1.) Monsters will use some manner of different rules than a PC, and thus the two will be incompatible.
2.) Monsters will be hard/impossible to reverse engineer.
3.) Monsters cannot be customized without constructing a new monsters.
4.) Simpler = less options.
5.) Monsters as PCs will be long gone.
Deep breath, relax.
1.) I suspect a monster will be able to slap class levels on, at least the ones that used to "advance by character class". Really, A troll is going to have an attack bonus, three saves, an AC, a pool of hp, etc. You want a troll fighter, take the MM troll stats, give it a +1 to hit, +2 to fort saves, 1d10 hp, a new class skill, and whatever feat/maneuver choice a first level fighter will get. No worrying about LA, CR, etc. I'll assume the rules will give a guideline for adding a class to monsters to determine XP amount. Problem solved.

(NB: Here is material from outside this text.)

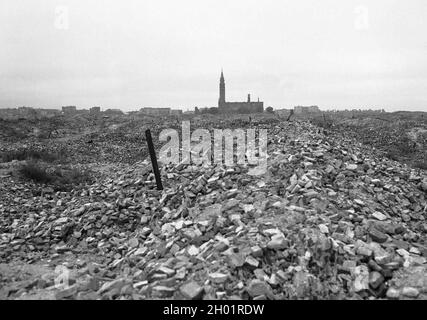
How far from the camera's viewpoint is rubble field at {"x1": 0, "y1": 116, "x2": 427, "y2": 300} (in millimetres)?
4242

2.) I suspect monsters will still have some linear way to advance or to create new ones. I just don't think monster HD = NPC class levels any longer.
3.) Again, I think some monster abilities will be able to swapped out easily. Templates, "monster abilities" or such will probably have some modularity.

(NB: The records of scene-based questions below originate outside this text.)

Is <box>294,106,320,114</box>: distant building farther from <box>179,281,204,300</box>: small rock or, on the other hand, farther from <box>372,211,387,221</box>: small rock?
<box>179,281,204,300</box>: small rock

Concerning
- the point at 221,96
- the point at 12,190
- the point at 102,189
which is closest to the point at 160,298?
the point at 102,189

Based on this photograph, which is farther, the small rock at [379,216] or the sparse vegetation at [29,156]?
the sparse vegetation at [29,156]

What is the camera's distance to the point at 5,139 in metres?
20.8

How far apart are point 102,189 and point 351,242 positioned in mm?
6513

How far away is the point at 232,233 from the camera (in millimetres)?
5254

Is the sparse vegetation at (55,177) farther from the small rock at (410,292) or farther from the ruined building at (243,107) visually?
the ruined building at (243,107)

4.) I think monsters will have a smaller range of options, but more options as to what to do. For example, a dragon rarely uses all its sorcerer spells. It uses one or two (dispel magic is common) but it doesn't need the complexity of having a 12th level sorcerer built in. Loosing them is fine, IMHO. A Mindflayer uses some manner of charm/dominate ability, mind blast, and eats brains, it doesn't need much more than that.
5.) Many monsters in the MM now have no rules for PC advancment. Displacer beasts advance by HD, Skeletons don't even do that. The only monsters with "X as characters" are humanoids or the like (goblins, planetouched, lizardfolk) who advance by class level. In 4e, I expect those same monsters will have a "X as PC" line with some bare racial traits (which won't necessarily match up with a stat block, but definitely give a "baseline" race to use). So I suspect orcs, goblins, kobolds, gnomes, drow, and other "favorites" will get the treatment. Those who don't will have to create a new race (or extrapolate from the stat block), much like we did in older D&D. I don't think D&D needs rules for playing as a weird or exotic things, if you want that, that should be the DM's option to create something balanced and call it a "skeleton" or "draconic" race.
I think we're not losing customability, but just seeing a shift from highly numerical monsters to a more modular, fluid option.